Doomsayers Are Out In Force!

Following my last blog post about the market scheduled to go down, I was just watching CNBC today and it seems like all the doomsayers are out in force!

  • Doug Kass (Seabreeze Partners Management)
    • Earnings quality are lousy
    • S&P can go to 1400
    • Investors should raise cash.
  • Byron Wien (Blackstone)
    • S&P goes to 1300
    • The market is in euphoria.
    • Earnings expectations are rolling over, and earnings performance are coming down.
    • S&P EPS per quarter has been around ~$25, we are going to see $23.
    • Headwinds coming up: 2% payroll cut, consumer spending is going down, taxes are going up, debt ceiling resolution would involve entitlement cuts.
  • Stewart Richardson (RMG Wealth Management)
    • Sentiment indicators are either consistent with where they have been at previous market highs for the last 2-3 years, prior to market downturns.
    • Expects a 5-10% market correction.
  • Jim O’Neill (Goldman Sachs Asset Management)
    • While the underlying momentum for the year is still very favorable, we can quite easily correct further.
  • Trimtabs
    • Mutual fund inflows in January into equity mutual funds and ETFs was a record $77.4 billion, which are at levels similar to early 2000.
  • Art Cashin (UBS)
    • A head-and-shoulders has formed over the last few days. Left shoulder around 1510, head around 1514, right shoulder around 1510.
    • If the S&P breaks above 1514 to say 1517, then all’s well.
    • If the S&P breaks below 1495 (the neckline), it can go to 1475 or 1450.
  • David Coleman (Vickers Weekly Insider Report)
    • Insiders are waving the cautionary flag in an increasingly aggressive manner.
    • There have been more than 9 insider sales for every 1 buy over the past week among NYSE stocks.
    • The last time executives sold this aggressively was in early 2012, just before the S&P 500 went on to correct 10% to its low for the year.
    • The 8 week sell-buy ratio is 5-to-1, the most bearish since early 2012. The last time was in June 2011, just before the market correction.
  • Bill Fleckenstein (Fleckenstein Capital)
    • Rates are going to be higher exiting this year.
    • Some time this year, the stock market is going to get clubbed but I don’t think it is starting right now.
  • Jim Rogers
    • I am shorting Government bonds. I have been stopped out 2 or 3 times, but I am making money at the moment.
    • Stocks are going up but I don’t see how this can last.
    • After the German election, where is the good news coming from?
  • Jim Iuorio
    • He would sell the S&P now. It is a correction and he thinks it is healthy, and might take a few weeks to a month.
    • When you are in a correction, it feels like something more. The correction ends when there is a rush to the exits, i.e. capitulation.
    • If futures drop below 1490, he would look to 1475.
    • If futures go above 1512, the correction is not here yet.
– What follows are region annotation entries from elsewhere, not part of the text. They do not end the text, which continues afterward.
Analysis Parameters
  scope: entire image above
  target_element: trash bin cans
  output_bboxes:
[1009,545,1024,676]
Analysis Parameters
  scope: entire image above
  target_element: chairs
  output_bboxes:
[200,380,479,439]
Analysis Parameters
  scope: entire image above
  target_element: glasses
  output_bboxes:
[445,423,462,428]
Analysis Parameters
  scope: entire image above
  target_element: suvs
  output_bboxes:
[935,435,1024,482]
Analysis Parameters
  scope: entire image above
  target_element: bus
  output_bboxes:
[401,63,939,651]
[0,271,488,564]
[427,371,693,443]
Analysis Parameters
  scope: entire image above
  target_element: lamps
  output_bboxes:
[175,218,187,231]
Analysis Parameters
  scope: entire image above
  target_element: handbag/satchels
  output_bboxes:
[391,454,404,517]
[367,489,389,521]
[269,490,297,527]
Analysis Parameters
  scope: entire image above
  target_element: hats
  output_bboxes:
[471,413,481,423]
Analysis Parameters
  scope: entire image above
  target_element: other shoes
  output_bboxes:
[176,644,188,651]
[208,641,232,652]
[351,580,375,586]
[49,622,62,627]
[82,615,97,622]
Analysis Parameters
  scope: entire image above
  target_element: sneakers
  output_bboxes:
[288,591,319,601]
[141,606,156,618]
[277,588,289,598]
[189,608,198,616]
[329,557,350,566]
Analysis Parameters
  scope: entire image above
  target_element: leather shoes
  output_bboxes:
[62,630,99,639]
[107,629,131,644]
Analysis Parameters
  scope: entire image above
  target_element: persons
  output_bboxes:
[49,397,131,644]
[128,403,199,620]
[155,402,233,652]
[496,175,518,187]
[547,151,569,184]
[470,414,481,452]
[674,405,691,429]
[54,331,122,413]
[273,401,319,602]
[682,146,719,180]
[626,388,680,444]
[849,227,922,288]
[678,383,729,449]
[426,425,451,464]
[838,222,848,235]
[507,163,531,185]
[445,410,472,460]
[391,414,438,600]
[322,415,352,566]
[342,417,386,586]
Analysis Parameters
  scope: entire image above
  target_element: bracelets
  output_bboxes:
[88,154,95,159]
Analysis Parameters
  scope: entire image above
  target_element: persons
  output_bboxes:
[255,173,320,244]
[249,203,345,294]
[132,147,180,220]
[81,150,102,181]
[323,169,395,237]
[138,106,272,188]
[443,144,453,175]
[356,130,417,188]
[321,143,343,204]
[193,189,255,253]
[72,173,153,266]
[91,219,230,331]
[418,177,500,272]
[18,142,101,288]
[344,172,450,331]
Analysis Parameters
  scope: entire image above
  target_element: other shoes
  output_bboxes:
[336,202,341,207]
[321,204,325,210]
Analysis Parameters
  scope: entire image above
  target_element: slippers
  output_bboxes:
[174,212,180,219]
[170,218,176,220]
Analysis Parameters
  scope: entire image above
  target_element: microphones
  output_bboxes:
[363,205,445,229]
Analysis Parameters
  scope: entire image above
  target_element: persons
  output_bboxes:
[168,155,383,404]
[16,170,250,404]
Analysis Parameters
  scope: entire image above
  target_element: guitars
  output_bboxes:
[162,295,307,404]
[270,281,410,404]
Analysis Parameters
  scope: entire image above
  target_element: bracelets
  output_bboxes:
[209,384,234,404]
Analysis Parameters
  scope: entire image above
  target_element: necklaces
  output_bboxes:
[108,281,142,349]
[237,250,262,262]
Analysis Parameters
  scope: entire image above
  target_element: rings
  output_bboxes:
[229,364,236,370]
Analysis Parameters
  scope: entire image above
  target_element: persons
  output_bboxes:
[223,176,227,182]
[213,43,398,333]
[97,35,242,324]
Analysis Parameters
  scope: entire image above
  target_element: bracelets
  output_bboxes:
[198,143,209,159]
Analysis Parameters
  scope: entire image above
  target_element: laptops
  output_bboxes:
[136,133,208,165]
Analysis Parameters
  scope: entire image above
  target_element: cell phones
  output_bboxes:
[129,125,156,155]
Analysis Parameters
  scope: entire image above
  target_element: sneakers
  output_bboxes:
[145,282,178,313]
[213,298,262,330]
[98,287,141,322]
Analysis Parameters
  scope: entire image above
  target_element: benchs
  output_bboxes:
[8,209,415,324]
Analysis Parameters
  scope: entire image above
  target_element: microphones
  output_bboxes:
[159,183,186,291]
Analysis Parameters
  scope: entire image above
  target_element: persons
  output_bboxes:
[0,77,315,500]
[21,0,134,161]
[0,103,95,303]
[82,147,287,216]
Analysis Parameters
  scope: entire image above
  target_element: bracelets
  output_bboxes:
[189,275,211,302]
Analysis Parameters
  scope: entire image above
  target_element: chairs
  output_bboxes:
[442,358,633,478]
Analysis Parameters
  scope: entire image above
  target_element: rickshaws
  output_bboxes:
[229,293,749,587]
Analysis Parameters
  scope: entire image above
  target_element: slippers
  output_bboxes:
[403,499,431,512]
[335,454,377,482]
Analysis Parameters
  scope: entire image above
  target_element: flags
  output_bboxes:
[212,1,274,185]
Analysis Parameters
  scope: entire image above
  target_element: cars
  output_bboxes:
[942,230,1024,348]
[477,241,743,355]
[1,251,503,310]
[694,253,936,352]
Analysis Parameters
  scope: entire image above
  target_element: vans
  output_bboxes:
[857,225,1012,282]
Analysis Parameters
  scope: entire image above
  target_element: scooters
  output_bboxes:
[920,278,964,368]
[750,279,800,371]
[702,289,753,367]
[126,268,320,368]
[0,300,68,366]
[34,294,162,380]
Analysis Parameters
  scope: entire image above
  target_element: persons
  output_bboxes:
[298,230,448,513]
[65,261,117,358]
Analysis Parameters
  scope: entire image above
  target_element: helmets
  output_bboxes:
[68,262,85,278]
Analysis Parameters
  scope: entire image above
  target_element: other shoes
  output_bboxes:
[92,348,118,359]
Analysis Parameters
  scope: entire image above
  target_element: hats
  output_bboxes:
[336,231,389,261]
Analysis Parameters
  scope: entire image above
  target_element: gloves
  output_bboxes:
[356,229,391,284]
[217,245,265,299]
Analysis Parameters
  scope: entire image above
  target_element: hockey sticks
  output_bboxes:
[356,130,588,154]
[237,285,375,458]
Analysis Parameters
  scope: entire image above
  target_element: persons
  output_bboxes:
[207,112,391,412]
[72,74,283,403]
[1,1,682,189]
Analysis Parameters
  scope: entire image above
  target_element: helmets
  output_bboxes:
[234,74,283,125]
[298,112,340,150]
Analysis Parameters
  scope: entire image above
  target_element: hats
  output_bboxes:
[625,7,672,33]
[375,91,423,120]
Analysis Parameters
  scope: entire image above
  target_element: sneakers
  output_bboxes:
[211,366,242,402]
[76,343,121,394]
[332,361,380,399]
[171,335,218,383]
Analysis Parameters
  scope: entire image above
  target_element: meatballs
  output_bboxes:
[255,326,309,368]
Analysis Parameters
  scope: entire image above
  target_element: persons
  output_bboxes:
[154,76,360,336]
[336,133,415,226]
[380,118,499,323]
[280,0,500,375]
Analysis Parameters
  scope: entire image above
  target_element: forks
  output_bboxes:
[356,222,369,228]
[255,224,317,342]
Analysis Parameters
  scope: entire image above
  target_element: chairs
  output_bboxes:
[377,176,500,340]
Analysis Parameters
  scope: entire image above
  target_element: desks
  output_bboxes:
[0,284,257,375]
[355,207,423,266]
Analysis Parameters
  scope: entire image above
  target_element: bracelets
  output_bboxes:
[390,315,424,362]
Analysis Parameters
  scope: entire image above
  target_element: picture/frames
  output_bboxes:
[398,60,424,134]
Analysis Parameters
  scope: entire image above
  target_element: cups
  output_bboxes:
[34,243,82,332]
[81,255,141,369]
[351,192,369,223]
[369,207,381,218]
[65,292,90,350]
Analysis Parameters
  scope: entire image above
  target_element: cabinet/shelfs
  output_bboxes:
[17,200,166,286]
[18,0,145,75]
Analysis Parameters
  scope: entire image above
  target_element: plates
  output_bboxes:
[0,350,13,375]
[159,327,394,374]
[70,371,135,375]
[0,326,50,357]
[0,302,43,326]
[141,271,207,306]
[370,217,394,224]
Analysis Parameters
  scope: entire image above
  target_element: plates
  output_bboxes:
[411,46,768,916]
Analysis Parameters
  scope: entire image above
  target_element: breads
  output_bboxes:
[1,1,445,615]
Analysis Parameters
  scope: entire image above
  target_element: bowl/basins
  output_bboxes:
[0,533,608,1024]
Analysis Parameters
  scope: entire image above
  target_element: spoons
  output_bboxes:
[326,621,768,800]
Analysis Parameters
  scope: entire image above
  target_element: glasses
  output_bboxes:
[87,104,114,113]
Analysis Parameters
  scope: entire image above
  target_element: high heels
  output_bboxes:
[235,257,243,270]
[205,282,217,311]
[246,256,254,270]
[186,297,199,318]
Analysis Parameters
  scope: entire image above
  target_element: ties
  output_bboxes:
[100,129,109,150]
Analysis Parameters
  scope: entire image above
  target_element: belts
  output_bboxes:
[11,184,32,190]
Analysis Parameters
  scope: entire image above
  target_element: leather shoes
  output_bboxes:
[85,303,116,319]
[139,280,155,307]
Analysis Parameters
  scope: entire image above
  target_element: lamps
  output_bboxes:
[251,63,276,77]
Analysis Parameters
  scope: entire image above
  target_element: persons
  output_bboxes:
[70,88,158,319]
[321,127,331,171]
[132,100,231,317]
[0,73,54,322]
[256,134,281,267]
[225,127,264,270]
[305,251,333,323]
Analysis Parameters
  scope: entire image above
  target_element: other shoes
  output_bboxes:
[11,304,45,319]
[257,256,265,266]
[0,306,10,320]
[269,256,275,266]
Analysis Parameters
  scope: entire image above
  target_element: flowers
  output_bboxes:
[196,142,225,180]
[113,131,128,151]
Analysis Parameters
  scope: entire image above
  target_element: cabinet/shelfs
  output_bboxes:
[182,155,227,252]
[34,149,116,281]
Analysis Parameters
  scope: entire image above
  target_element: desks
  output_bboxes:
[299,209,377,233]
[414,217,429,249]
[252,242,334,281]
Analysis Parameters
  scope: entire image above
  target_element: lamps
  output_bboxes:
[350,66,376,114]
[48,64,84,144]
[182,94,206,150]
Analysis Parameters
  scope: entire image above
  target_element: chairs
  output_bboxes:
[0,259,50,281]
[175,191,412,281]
There you have it. It seems like everyone (at least all the media personalities) are all saying the market is going down. Is this a contrarian signal?

The market action is certainly very volatile, after a long period of consecutive up days, we now just had 5 days (including today) of what I would call ‘whipping action’. The market whipped up on Friday Feb 1, whipped down on Monday Feb 4, whipped up on Tuesday Feb 5, did a double dip on Wednesday Feb 6, and did a whip down again today Thursday Feb 7. Crazy action. Great for intraday traders, not so good for longer-term players.

UPDATE: The market closed well off its low today, which is very constructive. Before the start of the trading session today, I was thinking that the today would be a good up day due to 1) upside momentum from the recovery in the European markets, 2) Nikkei was also not selling off after its huge run up, it started off going lower, then recovered, and 3) I was still seeing decent support and buying across a spectrum of stocks, in particular, yesterday’s action showed that even though it started off as a down day, stocks did not want to sell off. At the start of today’s session, stocks were also not selling off, and was simply wandering around in the low reds, with some stocks still being pushed up.

Because of that, I took some long trades. However the price action in the futures did not conform with my view and I got stopped out twice. The market was making lower lows and lower highs. You don’t fight the tape, so I reversed my position and went short, and managed to get that half-day leg down. I was expecting a bounce at the bottom, but the magnitude of the reversal was surprising. So my long bias for the short-term is back.

With the kind of crazy buying that is taking place, it feels to me it will have to end in some kind of a capitulation, followed by a steep correction. Something to watch out for.

UPDATE (March 31, 2013): The markets continued their upward march to new highs. Looks like the doomsayers out in force turned out to be a contrarian indicator after all.